Weirs

Weir data are defined in two grid tables in the present page:
Upper Input data grid and Lower Input data grid.

Figure 5.4 Setup definitions of contracted weir

Upper Input data grid

The number of weirs must be defined initially. This number defines the number of structure definition lines which will be present for defining weir input data.

Name
Location
Type
Valve
Alpha zero
Head loss factors

Name

The Name of weir is a user defined ID-string for each weir.

Note: Names must not be identical for different structures included in the model simulations.

Location

'Location' and 'Projection' columns define the actual location of the weir.

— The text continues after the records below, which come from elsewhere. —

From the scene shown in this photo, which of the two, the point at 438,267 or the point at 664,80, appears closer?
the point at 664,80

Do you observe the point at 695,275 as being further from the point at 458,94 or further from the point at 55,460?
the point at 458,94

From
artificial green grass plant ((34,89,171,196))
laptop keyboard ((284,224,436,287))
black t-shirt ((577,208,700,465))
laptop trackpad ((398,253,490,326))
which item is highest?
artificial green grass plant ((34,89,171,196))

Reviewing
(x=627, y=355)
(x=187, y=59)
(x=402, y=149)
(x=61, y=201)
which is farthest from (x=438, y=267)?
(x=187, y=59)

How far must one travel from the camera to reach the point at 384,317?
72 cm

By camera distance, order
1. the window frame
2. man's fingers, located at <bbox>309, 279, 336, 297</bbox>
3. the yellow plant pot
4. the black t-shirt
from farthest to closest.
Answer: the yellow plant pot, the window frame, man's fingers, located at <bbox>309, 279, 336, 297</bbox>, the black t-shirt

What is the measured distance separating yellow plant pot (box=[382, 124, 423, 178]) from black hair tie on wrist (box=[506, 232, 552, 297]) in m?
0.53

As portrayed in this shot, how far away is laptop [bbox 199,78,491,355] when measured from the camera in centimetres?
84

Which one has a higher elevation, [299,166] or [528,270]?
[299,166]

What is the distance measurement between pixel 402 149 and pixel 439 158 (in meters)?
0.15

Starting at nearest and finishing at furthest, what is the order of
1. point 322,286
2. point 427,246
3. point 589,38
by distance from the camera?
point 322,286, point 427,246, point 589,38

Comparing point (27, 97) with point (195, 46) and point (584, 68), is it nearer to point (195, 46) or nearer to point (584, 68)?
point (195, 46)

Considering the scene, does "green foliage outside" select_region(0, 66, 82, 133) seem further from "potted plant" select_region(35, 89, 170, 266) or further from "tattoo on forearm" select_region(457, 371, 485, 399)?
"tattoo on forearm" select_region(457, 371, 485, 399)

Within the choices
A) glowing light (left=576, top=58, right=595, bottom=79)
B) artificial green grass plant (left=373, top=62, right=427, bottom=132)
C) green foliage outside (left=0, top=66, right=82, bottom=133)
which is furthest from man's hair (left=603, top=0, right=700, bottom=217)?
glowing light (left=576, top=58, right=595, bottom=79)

Weirs are defined in the model area as a cross section specified as a list of points (a minimum of two points required), through which the structure flow occurs. The weir section is composed of a sequence of straight line segments between successive points, where the geographical coordinates are defined in the 'point selection' dialog which opens when pressing the button in the 'Location' column. You must also select the map projection (Longitude/Latitude, UTM etc.) in which the specified location coordinates for the weir are defined.

Type

The weir-formula to be applied is selected from the drop down selection list in the 'Type' column. A range of formulas are available:

· Broad crested weir formula

· Weir formula 1

· Weir formula 2 (Honma formula)

Valve

Valve regulation of the structure flow can be defined as part of the weir definition. Four different valve regulation types are available:

· None: No valve regulation applies (flow is not regulated).

· Only Positive Flow
Only flow in positive flow direction is allowed. Valve regulation does not allow flow in negative flow direction and the flow through the structure will be zero in this case.

· Only Negative Flow
Only flow in negative flow direction is allowed. Valve regulation does not allow flow in positive flow direction and the flow through the structure will be zero in this case.

· No Flow
No flow is allowed in the structure. Valve regulation closes completely the structure.

Alpha zero

When the water level gradient across a structure is small the corresponding gradient of the discharge with respect to the water levels is large. This in turn may result in a very rapid flow response to minor changes in the water level upstream and downstream. As a way of controlling this effect a Alpha Zero factor has been introduced. The Alpha Zero factor defines the water level difference below which the discharge gradients are suppressed. The default setting is 0.01 meter. If a structure shows oscillatory behaviour it is recommended to increase this value slightly.

Head loss factors

The Loss Factors determines the energy (Head) loss of the flow over the weir. These are defined in the last six columns. Each loss factor is defined by a suffix, where '+' indicates Positive Flow direction and; suffix '-' indicates Negative Flow direction.(e.g. 'Inflow -' means inflow loss coefficient for negative flow direction).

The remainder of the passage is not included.